Provided information:
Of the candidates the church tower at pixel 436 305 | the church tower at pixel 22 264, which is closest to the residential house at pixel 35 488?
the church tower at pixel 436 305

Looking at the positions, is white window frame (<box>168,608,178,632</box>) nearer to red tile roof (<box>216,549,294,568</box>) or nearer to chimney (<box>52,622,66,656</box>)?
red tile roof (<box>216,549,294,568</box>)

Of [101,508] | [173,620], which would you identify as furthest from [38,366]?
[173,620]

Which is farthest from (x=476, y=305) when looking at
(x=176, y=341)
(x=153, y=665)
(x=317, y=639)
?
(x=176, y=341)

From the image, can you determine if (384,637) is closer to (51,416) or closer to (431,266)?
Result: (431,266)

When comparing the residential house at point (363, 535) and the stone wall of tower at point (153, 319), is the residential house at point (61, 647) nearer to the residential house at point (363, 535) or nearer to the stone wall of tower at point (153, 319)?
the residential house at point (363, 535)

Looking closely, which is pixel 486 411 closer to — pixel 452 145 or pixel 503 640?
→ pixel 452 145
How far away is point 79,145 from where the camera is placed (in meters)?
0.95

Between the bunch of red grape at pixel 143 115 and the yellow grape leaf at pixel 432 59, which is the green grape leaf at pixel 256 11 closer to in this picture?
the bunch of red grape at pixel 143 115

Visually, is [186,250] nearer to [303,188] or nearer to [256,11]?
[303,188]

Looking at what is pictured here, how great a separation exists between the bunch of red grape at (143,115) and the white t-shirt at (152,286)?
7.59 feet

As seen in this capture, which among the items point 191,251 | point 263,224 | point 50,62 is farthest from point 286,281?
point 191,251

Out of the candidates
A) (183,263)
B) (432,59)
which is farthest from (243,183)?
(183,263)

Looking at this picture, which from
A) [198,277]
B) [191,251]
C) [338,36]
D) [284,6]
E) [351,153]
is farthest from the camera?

...

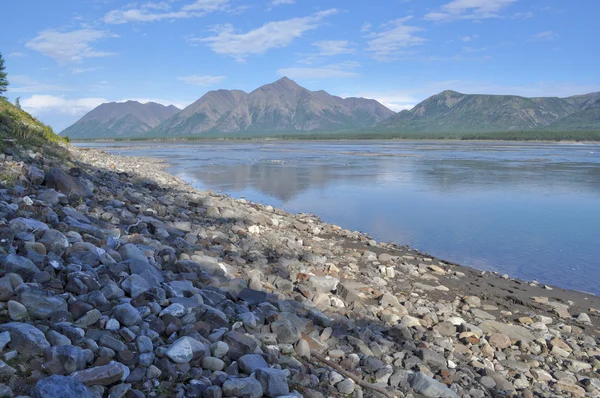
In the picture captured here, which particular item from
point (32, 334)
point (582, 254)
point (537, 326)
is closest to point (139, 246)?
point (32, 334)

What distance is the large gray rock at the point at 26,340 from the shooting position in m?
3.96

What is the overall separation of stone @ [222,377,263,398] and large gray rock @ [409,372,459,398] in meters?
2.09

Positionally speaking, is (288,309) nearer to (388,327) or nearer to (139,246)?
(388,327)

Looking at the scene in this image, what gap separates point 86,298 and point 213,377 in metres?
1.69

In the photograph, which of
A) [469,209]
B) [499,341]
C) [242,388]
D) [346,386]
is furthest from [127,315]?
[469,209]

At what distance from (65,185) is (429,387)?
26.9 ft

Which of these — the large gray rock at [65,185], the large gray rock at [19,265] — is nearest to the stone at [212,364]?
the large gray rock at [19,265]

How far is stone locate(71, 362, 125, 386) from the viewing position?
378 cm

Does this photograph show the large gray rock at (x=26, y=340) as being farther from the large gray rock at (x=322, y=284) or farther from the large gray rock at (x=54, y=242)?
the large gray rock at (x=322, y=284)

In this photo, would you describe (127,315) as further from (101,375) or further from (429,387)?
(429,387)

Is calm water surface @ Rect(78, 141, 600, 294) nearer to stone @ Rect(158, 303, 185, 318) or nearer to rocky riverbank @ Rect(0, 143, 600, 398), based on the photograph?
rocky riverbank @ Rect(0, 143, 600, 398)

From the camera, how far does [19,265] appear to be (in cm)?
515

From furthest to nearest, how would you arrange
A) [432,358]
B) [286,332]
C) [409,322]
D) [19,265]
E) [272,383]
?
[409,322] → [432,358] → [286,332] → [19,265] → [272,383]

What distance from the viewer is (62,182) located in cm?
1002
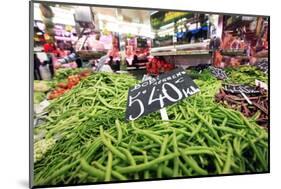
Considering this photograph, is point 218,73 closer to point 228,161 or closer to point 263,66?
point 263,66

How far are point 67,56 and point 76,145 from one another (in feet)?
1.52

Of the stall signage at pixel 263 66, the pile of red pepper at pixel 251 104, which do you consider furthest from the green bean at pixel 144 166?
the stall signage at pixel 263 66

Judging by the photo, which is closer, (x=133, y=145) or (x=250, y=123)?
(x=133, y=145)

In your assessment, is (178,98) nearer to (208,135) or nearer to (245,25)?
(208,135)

Written exercise:
Pick out every line of the entries above that contains the string "signage". Letter case counts.

The answer:
Of the stall signage at pixel 263 66, the pile of red pepper at pixel 251 104, which do you consider furthest from the green bean at pixel 144 166?
the stall signage at pixel 263 66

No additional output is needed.